For about 4 people

Not all food has to be wild, of course. This recipe is actually not very challenging in execution, but it is a real family meal. Even with fussier eaters, this dish is a hit, because who doesn't love chicken? The WildFood poultry rub really gives the chicken a different twist that will be really appreciated by everyone. I myself am very enthusiastic about this spice mix because of the wide applicability and the typical taste that it will give to your dishes. Challenging, but not so much that it's too much for the less adventurous eaters among us. I would also like to emphasize once again that it pays to spend a little more money for a nice well raised chicken. Preferably free-range for example. The difference in quality is really noticeable and well worth the extra money. You will definitely taste the difference. This easy-to-execute recipe is sure to provide you with plenty of table fun. A real cozy meal to share with a delicious portion of fried onions and bacon to top it off. Who doesn't love it?



  • A whole chicken, preferably free range
  • Roseval potatoes, 1 kilo
  • Wild Food - Poultry Rub
  • Onion, 3 pieces
  • Bacon strips, about 300 grams
  • Thyme, about 20 sprigs
  • Pepper and salt
  • Garlic, 2 cloves
  • Olive oil



  • Cast iron skillet or oven dish
  • BBQ with lid and indirect heating option
  • Heat shield for kamado use core thermometer
  • Cutting board
  • Knives
  • Pan, preferably cast iron
  • Smoke wood, pellets or chips. Wood type of your choice



  • Find a nice whole chicken. Preferably a free-range or free-range chicken and cut the strings that hold the wings and legs in place.
  • Score the chicken on the legs. This is allowed up to the bone, this way you shorten the preparation time of the legs and you prevent that you eventually have cooked fillets and raw legs. This trick ensures that all parts are ready at about the same time. An additional advantage of this is that the flavors of the herbs and the charcoal flavors penetrate into the meat.
  • Pierce the chicken fillets with, for example, a toothpick. This offers the same advantage as cutting the legs. This allows the smoke and the taste of the rub to penetrate the skin.
  • Sprinkle the chicken generously with the Wild Poultry rub. An other chicken spice mix of your choice is of course no problem for this preparation, it is just a case of what you like best.
  • Cut the roseval potatoes into approximately 1 centimeter thick slices and boil them briefly until they are al dente.
  • Peel the onions and cut them into half rings.
  • Peel the garlic cloves and chop them finely.


  • Fire up the BBQ and preheat the grill grate well.
  • Mix the pre-cooked potato wedges with some olive oil and the chopped garlic and mix well.
  • Grill the potatoes on the well-heated grill rack. This is of course not necessarily necessary, but it does provide a nice flavor addition for the barbecue enthusiast. Alternatively, you could fry the potatoes just fine in the pan.
  • Place the pan on the BBQ with direct heat and make sure the pan is very hot. I personally prefer to work with cast iron pans. Cast iron pans really give extra depth to the taste. This gives an extra nice result, especially with fried onions.
  • Fry the bacon strips in the hot pan until golden brown, but do not fry them completely crispy.
  • Remove the bacon from the pan and fry the onions in the bacon fat until golden brown in the pan.
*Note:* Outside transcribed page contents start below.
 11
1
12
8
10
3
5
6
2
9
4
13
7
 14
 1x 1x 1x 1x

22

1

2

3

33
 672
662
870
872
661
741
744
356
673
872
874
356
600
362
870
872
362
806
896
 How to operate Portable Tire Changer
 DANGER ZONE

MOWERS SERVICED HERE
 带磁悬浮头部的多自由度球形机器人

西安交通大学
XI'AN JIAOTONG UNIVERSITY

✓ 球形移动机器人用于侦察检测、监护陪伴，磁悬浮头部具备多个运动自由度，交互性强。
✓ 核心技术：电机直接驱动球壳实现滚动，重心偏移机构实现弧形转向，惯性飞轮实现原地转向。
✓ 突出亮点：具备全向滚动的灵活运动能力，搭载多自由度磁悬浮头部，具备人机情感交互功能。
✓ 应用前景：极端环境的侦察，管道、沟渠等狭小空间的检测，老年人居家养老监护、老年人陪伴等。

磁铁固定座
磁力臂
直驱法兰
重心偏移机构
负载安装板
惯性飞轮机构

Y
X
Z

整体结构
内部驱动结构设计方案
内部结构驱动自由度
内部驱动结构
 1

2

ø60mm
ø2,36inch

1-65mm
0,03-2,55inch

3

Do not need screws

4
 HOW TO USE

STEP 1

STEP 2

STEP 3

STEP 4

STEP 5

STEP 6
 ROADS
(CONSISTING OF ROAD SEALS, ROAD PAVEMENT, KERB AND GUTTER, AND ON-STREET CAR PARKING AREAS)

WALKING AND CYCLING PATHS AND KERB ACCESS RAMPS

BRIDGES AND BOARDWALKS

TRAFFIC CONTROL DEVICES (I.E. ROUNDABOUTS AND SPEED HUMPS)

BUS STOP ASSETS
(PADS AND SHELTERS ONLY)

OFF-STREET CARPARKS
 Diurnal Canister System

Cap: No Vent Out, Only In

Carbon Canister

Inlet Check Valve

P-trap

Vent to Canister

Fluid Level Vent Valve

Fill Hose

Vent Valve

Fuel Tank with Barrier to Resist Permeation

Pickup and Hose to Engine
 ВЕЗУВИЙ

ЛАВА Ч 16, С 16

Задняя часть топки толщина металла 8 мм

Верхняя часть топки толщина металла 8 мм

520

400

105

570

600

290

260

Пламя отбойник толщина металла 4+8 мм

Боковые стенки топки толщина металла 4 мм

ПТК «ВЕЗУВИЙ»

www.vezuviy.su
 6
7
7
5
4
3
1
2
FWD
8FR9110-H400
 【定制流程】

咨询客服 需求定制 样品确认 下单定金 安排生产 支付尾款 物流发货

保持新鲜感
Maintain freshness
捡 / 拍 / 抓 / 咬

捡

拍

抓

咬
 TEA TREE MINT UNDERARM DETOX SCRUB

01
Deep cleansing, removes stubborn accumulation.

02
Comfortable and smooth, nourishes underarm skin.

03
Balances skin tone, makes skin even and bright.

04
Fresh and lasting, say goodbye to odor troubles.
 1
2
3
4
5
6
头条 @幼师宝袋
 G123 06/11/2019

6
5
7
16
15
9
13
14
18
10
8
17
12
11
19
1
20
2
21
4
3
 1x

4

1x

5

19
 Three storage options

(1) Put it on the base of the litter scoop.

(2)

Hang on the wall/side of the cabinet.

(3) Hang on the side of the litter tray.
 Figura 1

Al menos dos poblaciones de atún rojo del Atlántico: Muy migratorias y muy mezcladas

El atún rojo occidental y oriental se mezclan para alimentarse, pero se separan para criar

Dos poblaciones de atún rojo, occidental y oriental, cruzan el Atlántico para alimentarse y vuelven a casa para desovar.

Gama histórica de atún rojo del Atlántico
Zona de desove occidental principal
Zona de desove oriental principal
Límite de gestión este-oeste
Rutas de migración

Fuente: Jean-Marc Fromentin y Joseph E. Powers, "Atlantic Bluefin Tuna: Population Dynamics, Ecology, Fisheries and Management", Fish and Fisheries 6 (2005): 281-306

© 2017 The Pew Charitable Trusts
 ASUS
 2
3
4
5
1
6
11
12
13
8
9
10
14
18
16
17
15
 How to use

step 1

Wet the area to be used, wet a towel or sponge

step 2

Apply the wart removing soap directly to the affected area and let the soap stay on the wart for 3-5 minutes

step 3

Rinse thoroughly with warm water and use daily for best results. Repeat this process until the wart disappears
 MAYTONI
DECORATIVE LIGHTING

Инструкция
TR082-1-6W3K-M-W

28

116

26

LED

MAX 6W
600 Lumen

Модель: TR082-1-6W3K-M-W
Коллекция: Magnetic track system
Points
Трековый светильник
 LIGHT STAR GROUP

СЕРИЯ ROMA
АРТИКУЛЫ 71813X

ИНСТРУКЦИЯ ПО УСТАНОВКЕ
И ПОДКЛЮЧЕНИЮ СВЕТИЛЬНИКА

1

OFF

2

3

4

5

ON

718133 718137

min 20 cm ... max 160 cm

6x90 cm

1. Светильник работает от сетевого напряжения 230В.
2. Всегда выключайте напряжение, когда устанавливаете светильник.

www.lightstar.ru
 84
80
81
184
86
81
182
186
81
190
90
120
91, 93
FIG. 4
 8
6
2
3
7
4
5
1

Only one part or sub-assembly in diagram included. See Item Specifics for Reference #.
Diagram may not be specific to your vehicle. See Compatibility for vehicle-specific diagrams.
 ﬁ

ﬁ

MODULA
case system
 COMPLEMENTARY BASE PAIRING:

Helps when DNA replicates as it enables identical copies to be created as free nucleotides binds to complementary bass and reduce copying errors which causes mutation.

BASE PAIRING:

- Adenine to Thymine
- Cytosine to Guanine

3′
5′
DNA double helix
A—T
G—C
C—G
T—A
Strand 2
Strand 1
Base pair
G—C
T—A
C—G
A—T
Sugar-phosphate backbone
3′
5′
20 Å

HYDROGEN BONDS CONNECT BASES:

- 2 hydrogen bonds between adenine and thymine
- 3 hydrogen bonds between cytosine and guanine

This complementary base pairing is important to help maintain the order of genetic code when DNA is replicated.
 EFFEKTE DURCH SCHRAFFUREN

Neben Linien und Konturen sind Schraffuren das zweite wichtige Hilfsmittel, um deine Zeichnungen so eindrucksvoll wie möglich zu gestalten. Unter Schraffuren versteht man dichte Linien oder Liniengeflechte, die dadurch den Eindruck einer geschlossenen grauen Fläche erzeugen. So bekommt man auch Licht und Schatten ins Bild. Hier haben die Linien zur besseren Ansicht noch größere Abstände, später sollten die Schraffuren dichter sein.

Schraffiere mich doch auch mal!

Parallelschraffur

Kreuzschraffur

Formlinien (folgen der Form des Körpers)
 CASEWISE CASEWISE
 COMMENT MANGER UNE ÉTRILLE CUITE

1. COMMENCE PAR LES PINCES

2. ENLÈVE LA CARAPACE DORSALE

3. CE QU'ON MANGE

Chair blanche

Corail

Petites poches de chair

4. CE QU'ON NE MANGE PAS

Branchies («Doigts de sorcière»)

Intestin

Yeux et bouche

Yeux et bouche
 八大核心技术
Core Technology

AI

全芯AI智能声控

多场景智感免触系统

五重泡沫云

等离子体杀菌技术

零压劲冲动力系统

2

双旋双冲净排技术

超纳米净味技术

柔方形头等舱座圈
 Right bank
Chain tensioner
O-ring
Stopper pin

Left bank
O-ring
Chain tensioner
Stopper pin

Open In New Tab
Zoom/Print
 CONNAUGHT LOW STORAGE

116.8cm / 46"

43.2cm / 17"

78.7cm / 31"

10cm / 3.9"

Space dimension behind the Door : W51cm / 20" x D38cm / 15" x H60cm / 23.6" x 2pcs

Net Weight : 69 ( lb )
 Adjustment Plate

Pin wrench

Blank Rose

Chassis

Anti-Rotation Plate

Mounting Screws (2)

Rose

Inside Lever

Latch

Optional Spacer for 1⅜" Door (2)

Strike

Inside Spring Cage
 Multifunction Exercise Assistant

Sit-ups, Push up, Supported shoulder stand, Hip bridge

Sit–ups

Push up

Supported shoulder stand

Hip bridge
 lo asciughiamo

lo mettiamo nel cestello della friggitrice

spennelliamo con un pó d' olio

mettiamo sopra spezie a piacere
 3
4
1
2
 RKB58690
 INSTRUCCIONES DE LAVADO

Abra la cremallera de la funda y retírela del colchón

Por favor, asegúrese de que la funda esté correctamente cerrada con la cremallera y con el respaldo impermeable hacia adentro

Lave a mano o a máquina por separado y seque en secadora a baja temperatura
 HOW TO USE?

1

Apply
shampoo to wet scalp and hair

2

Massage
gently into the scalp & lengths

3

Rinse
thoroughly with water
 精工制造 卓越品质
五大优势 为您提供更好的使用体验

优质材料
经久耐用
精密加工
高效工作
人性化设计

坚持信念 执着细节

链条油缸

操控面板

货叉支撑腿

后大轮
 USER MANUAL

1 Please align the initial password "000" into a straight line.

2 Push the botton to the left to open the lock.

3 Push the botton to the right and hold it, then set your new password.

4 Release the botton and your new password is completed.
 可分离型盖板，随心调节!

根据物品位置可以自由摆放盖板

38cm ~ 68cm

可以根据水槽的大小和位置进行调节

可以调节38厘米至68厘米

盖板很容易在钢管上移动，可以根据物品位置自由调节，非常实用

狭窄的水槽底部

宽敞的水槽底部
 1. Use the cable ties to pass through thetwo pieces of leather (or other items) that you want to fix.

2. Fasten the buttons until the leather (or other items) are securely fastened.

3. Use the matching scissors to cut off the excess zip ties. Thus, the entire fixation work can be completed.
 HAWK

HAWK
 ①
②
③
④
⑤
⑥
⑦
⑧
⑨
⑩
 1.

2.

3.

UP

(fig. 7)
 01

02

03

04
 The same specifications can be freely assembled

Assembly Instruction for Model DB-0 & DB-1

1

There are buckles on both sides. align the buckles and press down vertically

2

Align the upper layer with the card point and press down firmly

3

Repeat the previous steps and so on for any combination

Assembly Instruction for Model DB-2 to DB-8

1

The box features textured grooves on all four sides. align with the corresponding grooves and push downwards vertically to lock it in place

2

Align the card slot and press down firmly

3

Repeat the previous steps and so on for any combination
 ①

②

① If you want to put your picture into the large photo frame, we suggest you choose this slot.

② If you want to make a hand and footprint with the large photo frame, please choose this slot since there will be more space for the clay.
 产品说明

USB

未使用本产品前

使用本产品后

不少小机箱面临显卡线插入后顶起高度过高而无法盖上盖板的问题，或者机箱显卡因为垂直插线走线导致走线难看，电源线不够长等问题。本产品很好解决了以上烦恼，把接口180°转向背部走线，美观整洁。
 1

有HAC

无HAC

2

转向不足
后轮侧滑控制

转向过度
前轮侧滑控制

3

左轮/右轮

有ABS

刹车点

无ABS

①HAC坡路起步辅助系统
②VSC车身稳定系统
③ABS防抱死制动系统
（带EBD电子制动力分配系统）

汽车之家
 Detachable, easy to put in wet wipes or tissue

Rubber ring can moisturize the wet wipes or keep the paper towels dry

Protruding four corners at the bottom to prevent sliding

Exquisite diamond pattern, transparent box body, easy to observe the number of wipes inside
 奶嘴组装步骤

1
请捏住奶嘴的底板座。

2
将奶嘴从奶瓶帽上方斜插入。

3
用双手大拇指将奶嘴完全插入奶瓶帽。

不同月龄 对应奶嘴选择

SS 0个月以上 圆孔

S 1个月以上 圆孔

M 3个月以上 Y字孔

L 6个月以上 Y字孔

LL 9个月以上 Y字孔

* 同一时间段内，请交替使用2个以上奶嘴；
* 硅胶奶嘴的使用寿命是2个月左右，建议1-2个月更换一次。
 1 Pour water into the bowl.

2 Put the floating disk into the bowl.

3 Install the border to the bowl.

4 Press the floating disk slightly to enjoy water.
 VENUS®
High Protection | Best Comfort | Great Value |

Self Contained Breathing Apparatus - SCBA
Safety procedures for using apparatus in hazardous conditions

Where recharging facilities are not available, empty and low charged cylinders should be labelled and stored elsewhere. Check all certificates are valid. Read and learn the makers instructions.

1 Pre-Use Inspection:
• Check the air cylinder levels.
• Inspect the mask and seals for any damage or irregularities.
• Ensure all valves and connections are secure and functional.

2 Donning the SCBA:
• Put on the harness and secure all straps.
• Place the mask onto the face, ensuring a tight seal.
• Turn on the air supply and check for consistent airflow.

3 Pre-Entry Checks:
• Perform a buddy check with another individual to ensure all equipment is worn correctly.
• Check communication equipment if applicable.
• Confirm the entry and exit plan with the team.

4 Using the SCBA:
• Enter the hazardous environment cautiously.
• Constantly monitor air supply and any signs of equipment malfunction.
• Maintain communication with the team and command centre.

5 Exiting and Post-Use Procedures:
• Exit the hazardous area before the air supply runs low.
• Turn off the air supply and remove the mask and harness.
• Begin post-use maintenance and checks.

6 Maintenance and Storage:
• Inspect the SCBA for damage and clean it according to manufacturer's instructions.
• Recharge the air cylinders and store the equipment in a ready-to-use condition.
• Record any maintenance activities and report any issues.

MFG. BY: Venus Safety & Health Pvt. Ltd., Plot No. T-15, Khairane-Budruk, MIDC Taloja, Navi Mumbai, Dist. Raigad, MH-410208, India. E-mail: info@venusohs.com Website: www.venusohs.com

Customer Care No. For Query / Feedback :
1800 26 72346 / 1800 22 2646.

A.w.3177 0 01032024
The cast iron is now really going to show its advantage.
  • Mix the fried onions, fried bacon, the thyme sprigs and the grilled potatoes and divide this all over the skeleton or oven dish.
  • Place the chicken on top of this.


  • Place the heat shield when using a kamado, and ensure a  temperature of 120 degrees in the BBQ.
  • Of course, this dish can be prepared the same way in the kitchen oven.
  • Loosening the elastic strings from the chicken earlier ensures that the meat gets more space and therefore gets more contact with the hot air flows. So it will be easier to cook.
  • Place the thermometer in the chicken breasts. Not quite in the middle but slightly more towards the carcass.
  • This is because a chicken prepared in this way cooks from the outside in. The fillets are therefore not cooked on both sides.
  • Set the thermometer to a core temperature of 67 degrees.
  • Sprinkle some smoking wood pellets or chips over the just-burning charcoal and place the chicken dish on the BBQ. We ourselves used apple smoking wood for this preparation. Adding smoking wood is certainly not necessary, but gives the dish some extra depth in the form of smoke flavor. If you don't like this, don't do this! Again, it's just a matter of taste. If you choose to prepare this dish in the oven, for example, adding smoking wood is not an option at all, but this will certainly not make the dish less, but of course something different.
  • Cook the chicken until it has reached a core temperature of 67 degrees. This will just be cooked through and is something you have to love.
  • Check the chicken for the doneness and whether it is to your liking. If in doubt, the chicken is cooked through. When the cooking is to your liking, serve the chicken and enjoy the meal.